Translational regulation allows cells to rapidly response to environmental changes and extracellular stimuli. In addition, proteins need to be expressed at the right place and right time, especially in polarized cells, such as neurons. With the ability to track movements and translation of individual mRNAs, one can elucidate spatiotemporal translation mechanisms in live cells. Observation of translation in neurons made by Singer’s group and Zhuang’s group reveals interesting unexpected phenomena [4, 5]. The fraction of translating ribosomes in primary neurons is 2–3 folds lower than the ones in U2OS cells, which indicates a more stringent regulation of translational initiation in neurons. In addition, the percentage of translating mRNAs decrease from ~40 % in proximal dendrites (<30 μm from soma) to ~10% in distal dendrites (>100 μm from soma), which clearly demonstrates strong spatial modulation in translational regulation. It has been proposed that mRNAs are packed into granules and transported to distal dendrites. Translation of mRNAs is speculated to be repressed during such active transportation [9]. However, both groups captured that mRNAs undergoing active translation were transported along dendrites and sampled several anchoring sites during movements. Molecular mechanisms and cellular functions of such unexpected phenomenon remain to be determined. “This single molecule methodology provides a powerful tool to determine the mechanism of local translation of mRNA and particularly its relationship to local neuronal activity”, stated by Wu et al [5].

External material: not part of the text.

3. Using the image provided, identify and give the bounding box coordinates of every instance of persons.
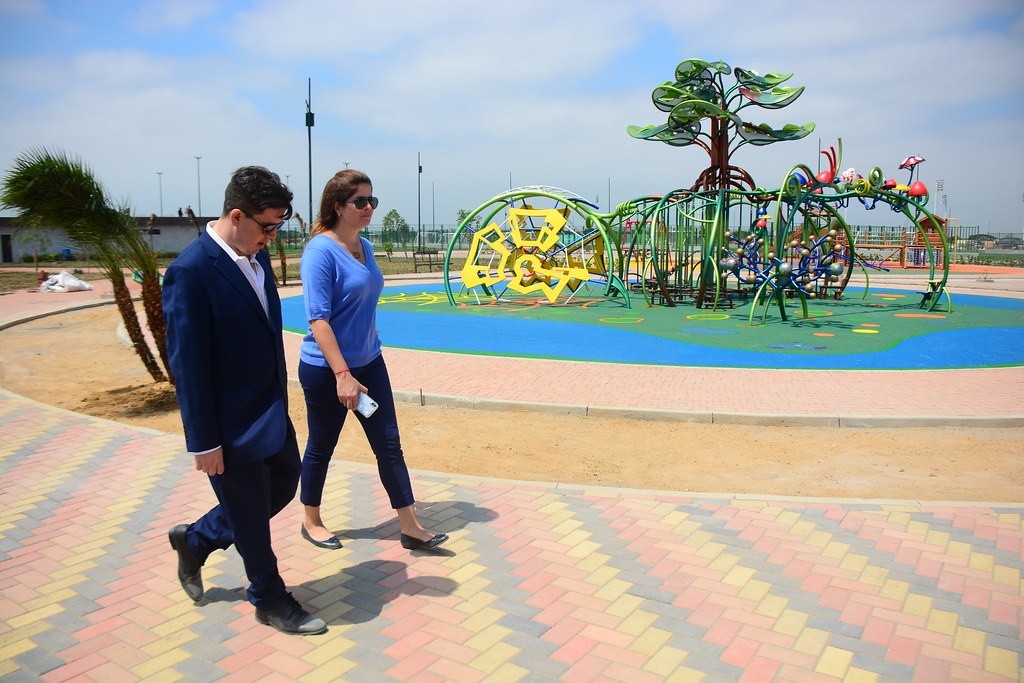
[178,205,191,217]
[298,170,449,550]
[161,165,328,636]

Tracking single molecule fluorescence events in live cells is quite challenging. Two major issues are to maintain high signal-to-noise ratio during long observation time (several hours) and to have no more than one event within typical optical diffraction limit (around 200 nm × 200 nm × 1000 nm volume). Several tricks have been used in the proof-of-principle studies to address these issues, including adding extra tag to facilitate fast degradation of the translated free proteins and focusing on mRNAs under high level of translation, whose fluorescence intensities are significantly higher than individual translated proteins. 10–24 copies of epitope sequences and hairpins are introduced into the target mRNA sequence to amplify the fluorescence signal, which could cause perturbation. Further optimizations need to be made to extend this novel techniques to more general conditions. Together, four groups used three different epitopes and two different mRNA hairpins to specifically label nascent peptides and mRNAs, respectively. We expect to have more orthogonal labeling sites and methods been developed in the future. However, it is extremely challenging to perform four-color live imaging due to spectrum overlap, which limits the observation of complex dynamic systems. Engineering a user-friendly high-throughput single molecule spectrally resolved microscope [10] to break this limit will further accelerate the revolution of cell biology research led by single molecule imaging techniques.